As part of BBC World Service's series on Intercontinental Cops, Jenny Chryss explores how investigators from London and Lagos have linked up to combat corruption and fraud in Nigeria.
Cooperation between Scotland Yard and Nigeria has improved
Globally, Nigeria has become associated with what is known as "advance fee" or 419 fraud.
Virtually anyone with an email account will be familiar with this crime, which involves sending emails or faxes to potential victims around the world, sucking them into a highly attractive but utterly false financial deal.
Back in Nigeria, the rewards are potentially highly lucrative - but now, owing to a crackdown and much-improved co-operation between police forces globally, it has become more risky for the perpetrators.
"Historically we've always had a problem getting evidence from Nigeria, but that's changing," says Detective Sergeant Mark Radford, head of the Africa desk at New Scotland Yard.
"They're keen to co-operate and bring a lot of the criminals in Nigeria to justice."
At the holding cells in the centre of the country's commercial capital, Lagos, more than 50 suspects are waiting for court appearances on 419 charges.
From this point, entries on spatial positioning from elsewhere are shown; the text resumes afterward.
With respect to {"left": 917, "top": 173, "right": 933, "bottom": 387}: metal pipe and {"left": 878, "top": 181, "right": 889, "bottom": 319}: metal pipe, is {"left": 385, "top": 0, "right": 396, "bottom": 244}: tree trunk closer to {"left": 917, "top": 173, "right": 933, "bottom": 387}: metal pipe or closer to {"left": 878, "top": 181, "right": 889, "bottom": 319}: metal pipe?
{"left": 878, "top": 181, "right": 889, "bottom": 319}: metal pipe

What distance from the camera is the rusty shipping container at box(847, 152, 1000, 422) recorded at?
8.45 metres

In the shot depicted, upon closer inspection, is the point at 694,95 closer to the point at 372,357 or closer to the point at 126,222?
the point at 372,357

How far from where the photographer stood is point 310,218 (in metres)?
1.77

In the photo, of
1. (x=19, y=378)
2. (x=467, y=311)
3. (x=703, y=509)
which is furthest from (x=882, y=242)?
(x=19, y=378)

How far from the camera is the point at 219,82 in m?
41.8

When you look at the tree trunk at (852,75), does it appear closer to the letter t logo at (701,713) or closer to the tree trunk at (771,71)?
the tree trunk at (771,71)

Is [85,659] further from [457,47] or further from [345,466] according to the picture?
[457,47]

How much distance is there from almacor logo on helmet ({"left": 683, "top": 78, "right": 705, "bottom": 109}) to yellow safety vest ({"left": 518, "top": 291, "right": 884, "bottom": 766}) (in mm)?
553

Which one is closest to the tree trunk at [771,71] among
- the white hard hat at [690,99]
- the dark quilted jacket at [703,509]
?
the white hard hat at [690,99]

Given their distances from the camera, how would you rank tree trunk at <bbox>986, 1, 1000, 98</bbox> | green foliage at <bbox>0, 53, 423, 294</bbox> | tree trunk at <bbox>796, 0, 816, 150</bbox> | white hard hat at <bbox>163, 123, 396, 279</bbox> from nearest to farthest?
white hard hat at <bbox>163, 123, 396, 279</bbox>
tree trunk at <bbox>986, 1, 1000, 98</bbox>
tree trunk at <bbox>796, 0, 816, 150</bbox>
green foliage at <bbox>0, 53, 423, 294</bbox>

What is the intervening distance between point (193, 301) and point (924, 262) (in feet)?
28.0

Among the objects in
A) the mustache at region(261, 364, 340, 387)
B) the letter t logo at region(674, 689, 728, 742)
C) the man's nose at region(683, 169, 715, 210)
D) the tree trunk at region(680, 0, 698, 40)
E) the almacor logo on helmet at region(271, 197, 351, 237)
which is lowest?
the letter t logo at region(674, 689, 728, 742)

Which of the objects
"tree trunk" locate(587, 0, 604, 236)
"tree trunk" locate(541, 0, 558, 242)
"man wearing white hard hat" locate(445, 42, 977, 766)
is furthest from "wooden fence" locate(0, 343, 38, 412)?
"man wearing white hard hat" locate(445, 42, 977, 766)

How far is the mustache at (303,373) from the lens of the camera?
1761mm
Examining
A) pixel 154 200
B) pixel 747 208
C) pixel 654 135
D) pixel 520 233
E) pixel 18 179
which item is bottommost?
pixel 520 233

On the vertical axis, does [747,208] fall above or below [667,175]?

It is a busy place.
Recently Nigeria has, for the first time ever, begun a major crackdown on all sorts of economic crime - and it is needed.
Last year it was ranked the sixth most corrupt country in the world - and that was its best rating ever.
Now, though, internet service providers who allow online fraudsters to operate will face criminal charges, while decades in jail await the scammers themselves - with little chance of early parole.
Still, with rich pickings still to exploit, Nigeria's criminals will not give in easily.
As well as the most well-known scams, others are now coming into vogue. In one - the so-called "black money" scam - people are shown what appear to be bank notes which have been dyed.
The scammer appears to show how to remove the dye, and sells the "notes" for cash. In fact, the notes are worthless waste paper.
To give credence to their operations, the warehouses and hotels Nigerians use as meeting places are usually in European cities, with London being a favourite.
Olaolu Adegbite, head of the Economic and Financial Crimes Commission's Advance Fee Fraud section in Lagos, said one man from the US had ended up paying $2.1m after been conned in this way.
"The gentleman got convinced when he arrived in the UK and the men were well-dressed, some black, some white, and looked responsible," he said.
"He was convinced, he was carried away."
In this case the fraudster was eventually caught in Nigeria and sentenced to 342 years in jail. He must also repay the $2.1m in full.
But there is a long way to go. Allegations of corruption go to the very highest level.
London detective Peter Clark has been trailing one Nigerian state governor, suspected of corruption in Nigeria and money-laundering in London, since January 2004.
Only when he began delving into what initially was a credit card fraud case that he realised how significant it might prove to be, when it became apparent that millions of pounds had been secretly moved from Nigeria into London banks.
For years, widespread corruption has been blamed for many of Nigeria's ills. Schools, hospitals and public services are falling far short of what could be expected of a country that is oil-rich and, in many areas, highly fertile.
And there is now growing evidence that the people living in Nigeria's poor Plateau state are worse off than they should be, because, it is alleged, the governor has siphoned off millions of pounds from the public purse.
Accusers say corruption makes Nigerian states poorer
Specifically, it is claimed he redirected at least £6m meant for environmental improvements into his own bank accounts.
"Every so often states make a bid to the federal government for extra works within their state - and what we've been able to find out is that as a result of cheques being issued for that work, the state governor basically steals that cheque," detective Clark said.
"We've identified that portions of that cheque have found their way into London bank accounts."
However, the governor of Plateau continues to rule because the assembly here has elected to keep him in office, where he has immunity from prosecution.
Although he declined to be interviewed by the BBC, the speaker of the assembly, Simon Lalong, told us the money allocated to Plateau state had been properly spent.
"We invited the EFCC to come and prove the allegations - because what we had at first was just paper telling us this is the bundle of allegations against his Excellency, including the jumping of bail," he said.
"They wrote and said this is the allegation, but we said, 'what are the facts?'"
In Nigeria it is being reported that 24 of the country's 36 state governors are now under investigation.
Allowing these men to go free is not an option for the EFCC chairman Nuhu Ribadu.
"If this country is going to change, if anything is going to work, we have to fight corruption, we have to establish the rule of law and order," he says.
"We cannot do it alone, because we are fighting the power, the authority, those with the money, and we need those who are good, who understand the need of such things to stand by us."